◆ Brief: Once you have read the records below, write them all out exactly as given.

◆ Record extracts:
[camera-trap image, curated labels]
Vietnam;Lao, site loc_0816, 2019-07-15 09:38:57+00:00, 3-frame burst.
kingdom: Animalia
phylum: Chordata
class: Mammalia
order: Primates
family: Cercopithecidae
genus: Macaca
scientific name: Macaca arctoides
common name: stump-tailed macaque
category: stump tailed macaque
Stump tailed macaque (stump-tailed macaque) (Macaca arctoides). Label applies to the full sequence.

◆ Finished exercise:
[camera-trap image, curated labels]
Vietnam;Lao, site loc_0816, 2019-07-15 09:38:57+00:00, 3-frame burst.
kingdom: Animalia
phylum: Chordata
class: Mammalia
order: Primates
family: Cercopithecidae
genus: Macaca
scientific name: Macaca arctoides
common name: stump-tailed macaque
category: stump tailed macaque
Stump tailed macaque (stump-tailed macaque) (Macaca arctoides). Label applies to the full sequence.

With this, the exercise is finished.